Why Ed Miliband is being led rather than leading

Another good piece by Eric Shaw, author of ‘Strange Death of Labour in Scotland’, on the proposed Miliband reforms.

As in his LSE post he questions the coherence of the reforms and the impact on party funding. Even this depends on the trade unions co-operating and that is far from certain. He questions the value of primaries and the assertion that this is about ending machine politics that have historically been associated more with the right wing of the Party. As he says “Blairites might like to dwell on the parable of moats and beams”.

Finally, he asks the question why now? “Many of the party will be disturbed by what appears to be a rushed and ill-considered approach to reforming party organisation. The reforms are being touted as signalling a transformation in how Labour does politics. If so, why were they thrown together so hastily and with so little reflection?”

On a similar theme I am indebted to Left Futures for spotting this gem from Conservative Home. This is the speech Ed Miliband should have made in response to Cameron’s attack:

“Yes, as Labour leader of course I believe in collective action. I believe in getting working-class candidates as well as middle-class candidates to stand for Labour. I don’t want our society to be more and more dominated by a wealthy oligarchy as identified by your cousin Ferdinand Mount in his book The New Few.

Labour stands for the masses, not the plutocrats. I don’t agree with everything that trade unionists do, but without the trade unions our party would not exist and I am not going to allow the Prime Minister, with his diversionary attack on Unite, to make us ashamed of our roots in the Labour movement. I absolutely defend the right of people to join unions, and of the unions to continue to modernise themselves so that they offer what their members need.

One of the problems we now have, identified by David Goodhart in a recent article for Prospect, is that there are between eight and 11 million low-paid, low-skilled workers in this country, permanently excluded from the prosperity of skilled workers and not represented by any union at all.

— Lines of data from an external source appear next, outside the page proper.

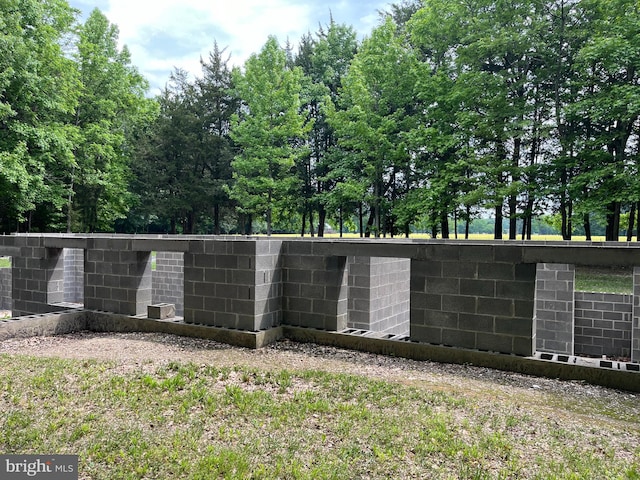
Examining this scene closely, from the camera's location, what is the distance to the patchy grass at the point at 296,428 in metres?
3.66

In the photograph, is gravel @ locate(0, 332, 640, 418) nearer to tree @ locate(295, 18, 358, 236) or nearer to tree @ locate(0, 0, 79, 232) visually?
tree @ locate(0, 0, 79, 232)

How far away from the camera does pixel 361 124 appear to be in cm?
2461

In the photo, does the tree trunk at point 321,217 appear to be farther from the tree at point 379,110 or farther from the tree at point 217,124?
the tree at point 217,124

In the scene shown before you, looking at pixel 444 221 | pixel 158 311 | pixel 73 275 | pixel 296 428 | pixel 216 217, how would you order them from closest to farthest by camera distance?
pixel 296 428, pixel 158 311, pixel 73 275, pixel 444 221, pixel 216 217

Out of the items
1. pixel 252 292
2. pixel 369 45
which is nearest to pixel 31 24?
pixel 369 45

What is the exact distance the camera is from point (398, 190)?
1070 inches

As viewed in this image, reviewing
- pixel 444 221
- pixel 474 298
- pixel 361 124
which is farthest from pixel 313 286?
pixel 361 124

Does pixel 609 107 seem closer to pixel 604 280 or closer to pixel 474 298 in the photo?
pixel 604 280

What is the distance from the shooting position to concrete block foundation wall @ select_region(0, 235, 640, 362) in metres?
6.56

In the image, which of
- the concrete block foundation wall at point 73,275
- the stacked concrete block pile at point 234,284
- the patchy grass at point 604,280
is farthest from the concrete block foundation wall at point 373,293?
the concrete block foundation wall at point 73,275

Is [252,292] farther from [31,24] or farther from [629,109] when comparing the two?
[31,24]

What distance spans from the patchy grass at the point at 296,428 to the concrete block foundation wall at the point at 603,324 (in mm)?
6393

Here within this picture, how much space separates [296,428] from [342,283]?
12.8 ft

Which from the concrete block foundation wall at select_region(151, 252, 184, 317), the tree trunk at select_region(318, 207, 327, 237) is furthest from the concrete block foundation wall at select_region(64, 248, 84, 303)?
the tree trunk at select_region(318, 207, 327, 237)
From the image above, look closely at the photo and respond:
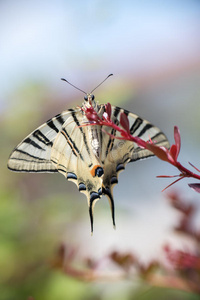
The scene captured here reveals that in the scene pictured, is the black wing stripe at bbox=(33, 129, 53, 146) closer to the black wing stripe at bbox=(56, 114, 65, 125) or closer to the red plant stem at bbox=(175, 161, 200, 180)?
the black wing stripe at bbox=(56, 114, 65, 125)

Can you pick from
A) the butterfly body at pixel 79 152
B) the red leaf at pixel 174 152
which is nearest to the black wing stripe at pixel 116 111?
the butterfly body at pixel 79 152

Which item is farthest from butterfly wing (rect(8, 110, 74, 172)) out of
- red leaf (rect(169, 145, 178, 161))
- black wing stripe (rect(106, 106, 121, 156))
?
red leaf (rect(169, 145, 178, 161))

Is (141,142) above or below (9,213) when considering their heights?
above

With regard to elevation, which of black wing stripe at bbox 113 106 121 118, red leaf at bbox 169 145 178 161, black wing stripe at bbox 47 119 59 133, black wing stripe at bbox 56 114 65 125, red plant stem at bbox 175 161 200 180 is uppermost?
black wing stripe at bbox 113 106 121 118

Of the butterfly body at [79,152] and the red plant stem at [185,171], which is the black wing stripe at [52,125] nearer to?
the butterfly body at [79,152]

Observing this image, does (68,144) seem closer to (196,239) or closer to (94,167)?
(94,167)

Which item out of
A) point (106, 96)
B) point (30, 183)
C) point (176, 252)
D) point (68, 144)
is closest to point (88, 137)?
point (68, 144)

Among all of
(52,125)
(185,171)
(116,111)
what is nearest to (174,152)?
(185,171)
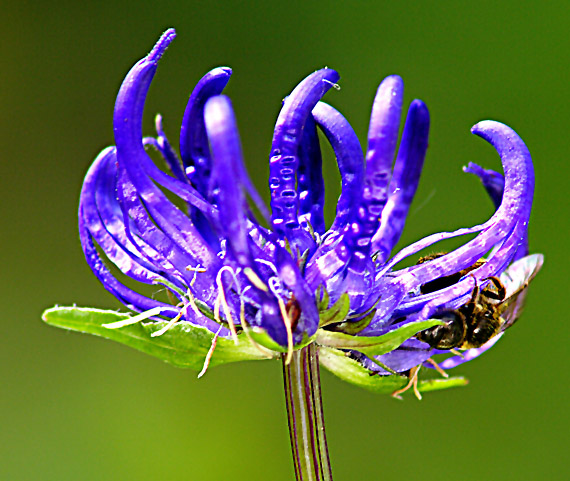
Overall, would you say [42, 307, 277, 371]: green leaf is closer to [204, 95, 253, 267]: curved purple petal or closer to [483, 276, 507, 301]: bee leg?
[204, 95, 253, 267]: curved purple petal

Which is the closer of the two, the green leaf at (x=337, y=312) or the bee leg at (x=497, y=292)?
the green leaf at (x=337, y=312)

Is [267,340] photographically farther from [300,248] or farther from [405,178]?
[405,178]

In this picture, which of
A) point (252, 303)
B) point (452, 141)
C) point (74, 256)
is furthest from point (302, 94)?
point (74, 256)

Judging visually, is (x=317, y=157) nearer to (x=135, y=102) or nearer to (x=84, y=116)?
(x=135, y=102)

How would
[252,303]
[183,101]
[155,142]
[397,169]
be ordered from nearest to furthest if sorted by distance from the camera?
[252,303] < [397,169] < [155,142] < [183,101]

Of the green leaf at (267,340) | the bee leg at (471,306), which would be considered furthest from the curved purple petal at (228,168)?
the bee leg at (471,306)

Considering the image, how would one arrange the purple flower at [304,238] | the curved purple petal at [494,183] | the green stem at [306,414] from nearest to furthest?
the purple flower at [304,238] < the green stem at [306,414] < the curved purple petal at [494,183]

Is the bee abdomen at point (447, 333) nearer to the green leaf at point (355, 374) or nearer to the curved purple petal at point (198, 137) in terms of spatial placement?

This disparity between the rich and the poor may be a matter of indifference to the Prime Minister, but Labour is determined to represent the interests of all workers, both those who make world-beating motor cars and those who for meagre returns care for our old people and clean our offices. That is what I mean by One Nation, and it naturally includes a place for trade unions representing workers who are otherwise powerless to stand up for themselves.”

Sadly, it was written by a Tory, not one of Ed’s advisors.

Miliband reforms not a coherent programme

Ed Miliband was under intense pressure to take action and distance the Labour party from strong union influence following the selection scandal in Falkirk. Eric Shaw examines these proposals at the LSE Politics blog and argues that the suggested changes do not really form a coherent programme. He asks why this has come about and sees it as an ongoing struggle for the heart of the Labour party between Blairites and the unions.